Adapter notre façon de communiquer

En l’absence de la communication non-verbale, nous sommes souvent obligés d’exprimer plus largement nos pensées et nos émotions. "Nous sommes coupés d’une partie de nous. Nous communiquons moins nos émotions. Les gens ne voient pas si l’on sourit, si l’on fait la tête, si l’on fait une moue avec les lèvres. Il ne faut pas hésiter à dire : cela ne se voit pas mais je suis en train de vous sourire" conseille Sabine Chavarot psychologue à Clermont-Ferrand. Elle préconise également de reformuler si nécessaire : "Si on voit que le personne en face de nous n’a pas l’air de comprendre, on s’adapte, on répète, on reformule pour s’assurer que la personne a bien compris. Dire si besoin que l’on plaisante, que l’on rigole… Nous le faisons traditionnellement, mais là, il faut le faire encore plus". De son côté, Pascal Olivier, psychologue à Clermont-Ferrand préconise d’être "plus attentif que d’ordinaire à la voix, à la gestuelle ou encore à la posture". Mais surtout au regard qui "prend une plus grande ampleur".
 

La peur des autres

Avec le déconfinement, nous devons nous habituer à vivre en respectant les mesures sanitaires destinées à empêcher un sursaut de l’épidémie de COVID 19. Parmi elles le port du masque ou encore la distance entre chaque personne de plus d’un mètre. Des gestes qui impactent notre sociabilité. "L’évitement est provoqué par le masque. Les gens ont peur car on leur explique que l’autre peut être porteur du virus. En latin, virus vient de poison. Cela veut dire que celui qui est face à nous est perçue comme un poison…" déclare André Soler.

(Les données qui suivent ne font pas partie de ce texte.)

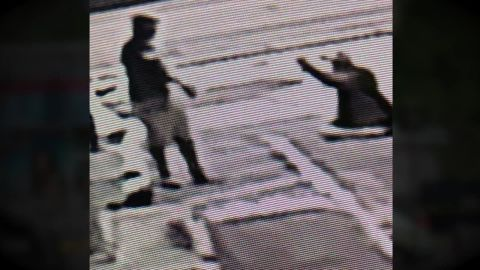 A still photo from a surveillance camera showing what police describe as Michael Drejka shooting Markies McGlockton on July 19, 2018.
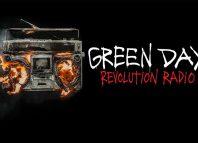 Revolution Radio de Green Day lidera Billboard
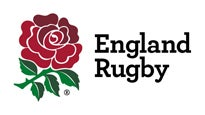 More info about Old Mutual Wealth Series: England v Fiji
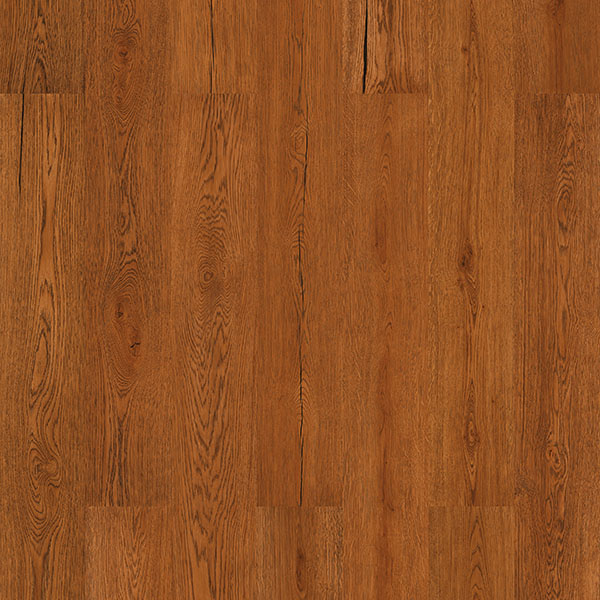 Ostatné podlahy DUB RUSTIC ELOQUENT WISWOD-ORE010   Floor Experts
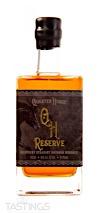 Quarter Horse Reserve Kentucky Straight Bourbon Whiskey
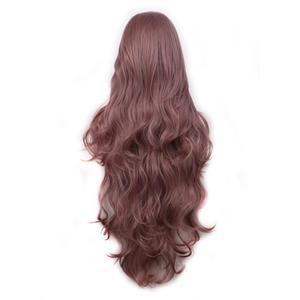 Image 5 - WoodFestival 100 cm 코스프레 가발 핑크 옐로우 퍼플 고온 섬유 내열성 긴 물결 모양의 합성 가발 여성을위한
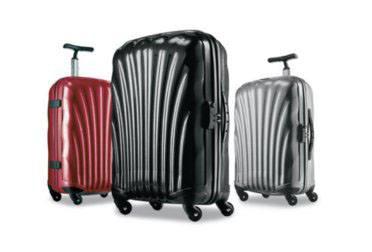 bonne marque de valise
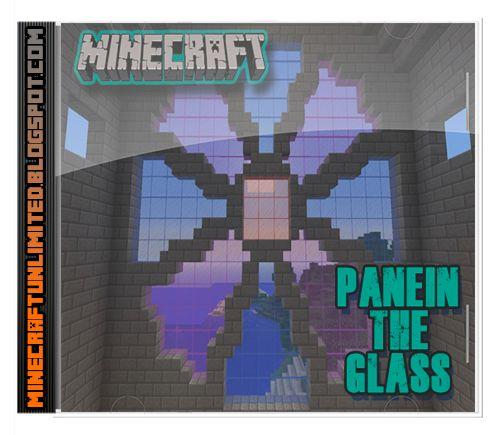 Minecraft Unlimited Mods: Descargar PaneInTheGlass Mod para Minecraft [1.7.2...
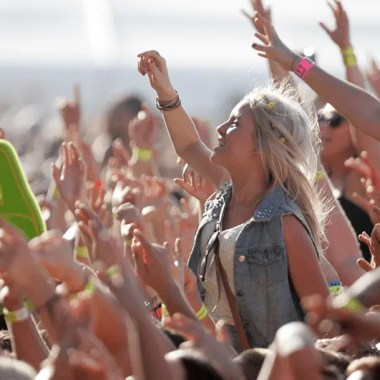 The Essential Guide to Summer Music Festivals (New York)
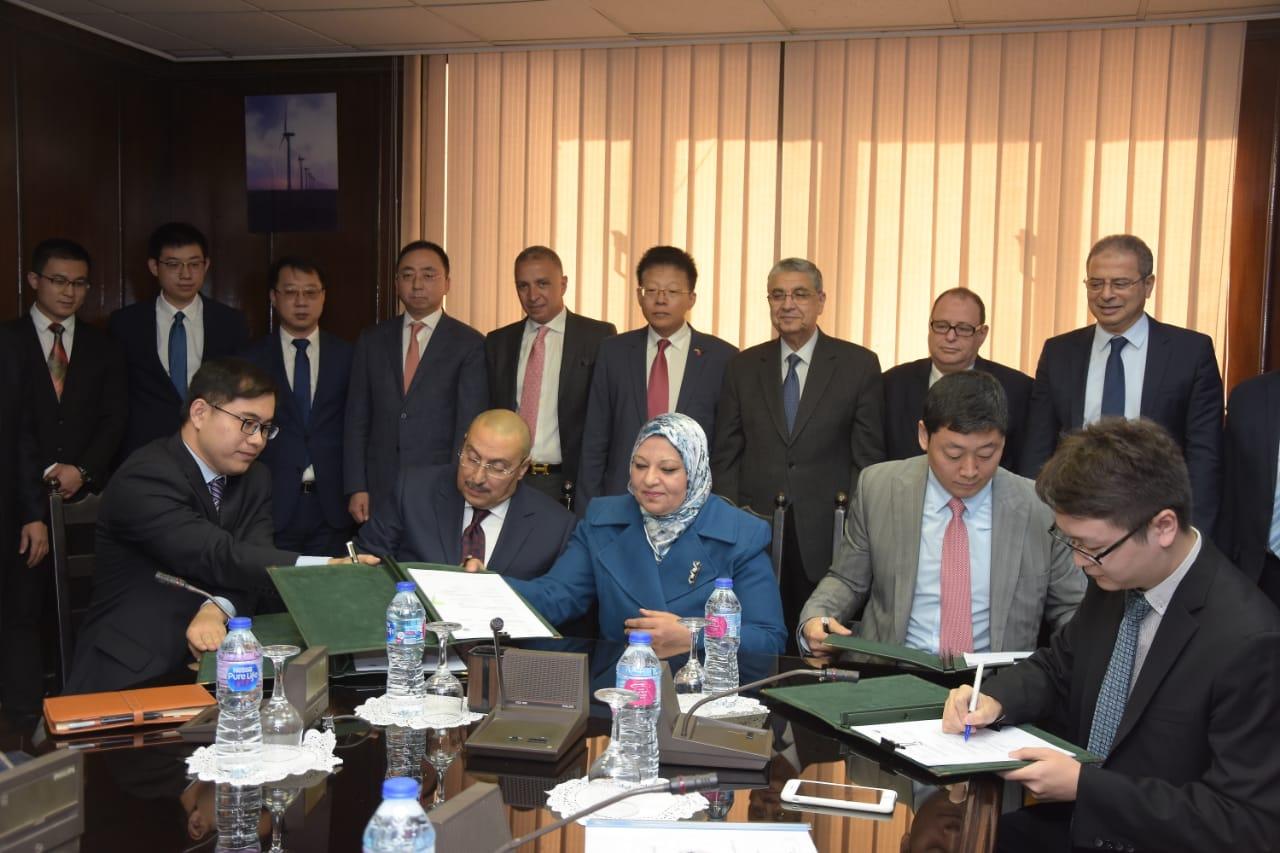 توقيع عقد مشروع تطوير التحكم الاقليمى للقاهرة الكبرى  مع الشركة المصرية لنقل الكهرباء*
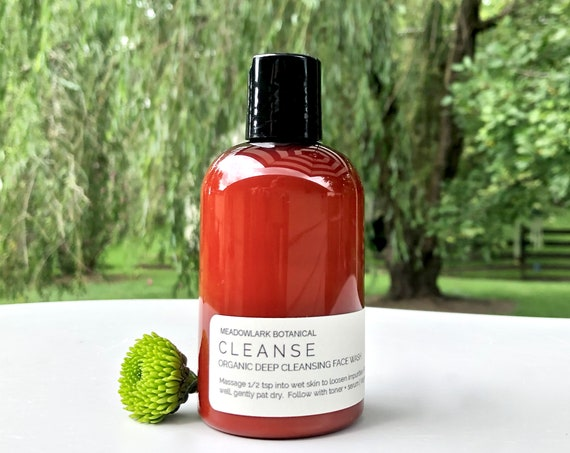 Deep Cleansing Organic Face Wash for Acne and Oily Skin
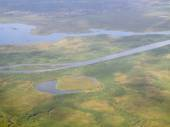Wetlands of the nile, aerial view — Stock Photo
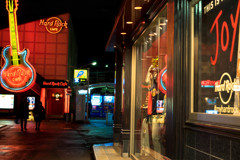 Joy~Hard Rock CAFE♪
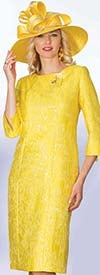 Lily and Taylor 4059 - Novelty Fabric Dress With Textured Look & Split Cuffs
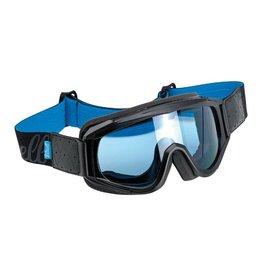 Biltwell Goggles Overland - Biltwell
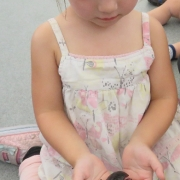 little-treasures-childminders-1b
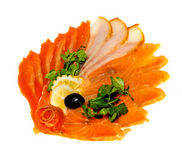 Fish dish Royalty Free Stock Image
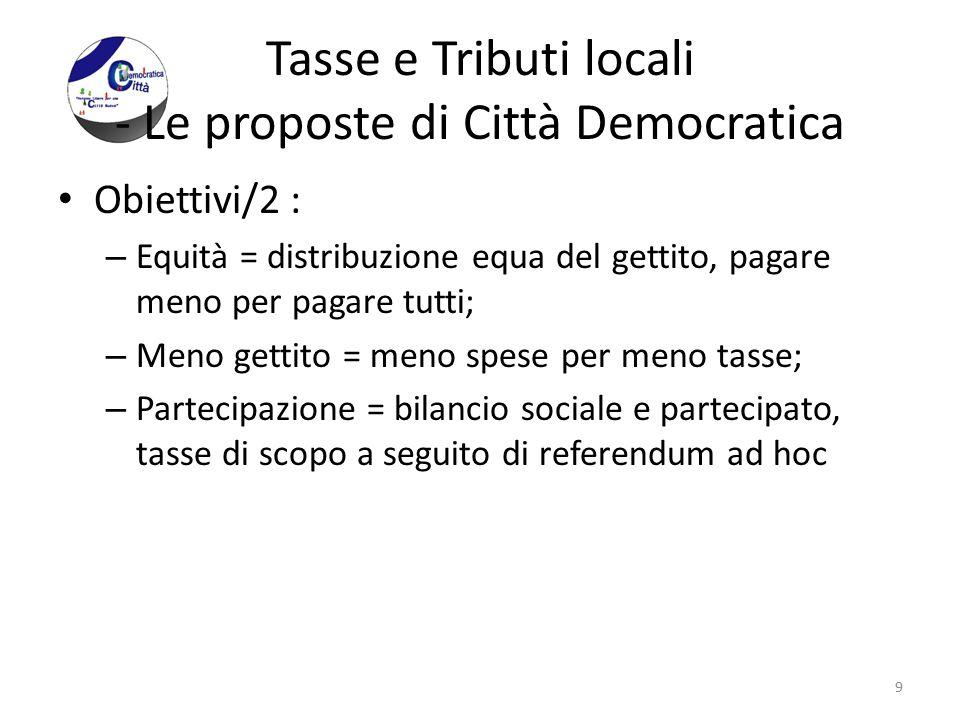 Tasse e Tributi locali - Le proposte di Città Democratica Obiettivi/2 : – Equità = distribuzione equa del gettito, pagare meno per pagare tutti; – Men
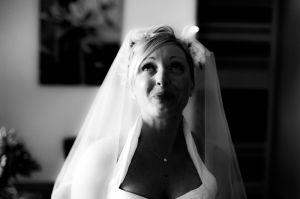 c79-mariage-sab-fx-prepa-selection-plus-86.jpg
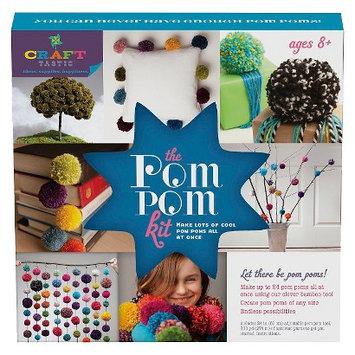 Loopdedoo Craft-tastic Pompom Kit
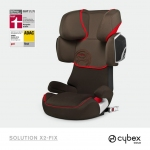 Cybex Solution X2-Fix Gold Line - MAHAGONY / BROWN - 2014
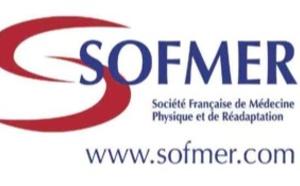 Le 28ème Congrès de Médecine Physique et de Réadaptation se tiendra au Centre des Congrès de Reims, les 17, 18 et 19 octobre 2013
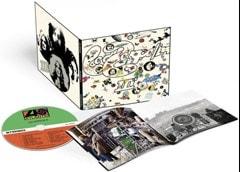 Led Zeppelin III - 1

Pascal Olivier, psychologue à Clermont-Ferrand indique également que "le masque renvoie à la maladie et change la relation à l’autre. Il y a une stigmatisation négative si l’on sort sans masque. Le jugement est récurrent". Quant à Hélène Frayssinet, psychologue à Issoire et Cournon d’Auvergne, elle note de la défiance et de la colère à l’encontre des personnes qui n'en portent pas. "Les gens sont très sensibles au port du masque. Qui l’a et qui ne l’a pas. Il est régulier d’entendre que ceux qui n’en portent pas ne respectent pas les autres" précise-t-elle.

Avec le virus, le constat est là, nous mettons plus de distance entre nous. "Si les gens ne sont pas dans la proximité, ils sont forcément dans l’éloignement. Or nous avons tous besoin de proximité et de contact. Nous avons besoin de nous rapprocher, nous toucher, de nous embrasser…  c’est essentiel dans la vie" conclut André Soler.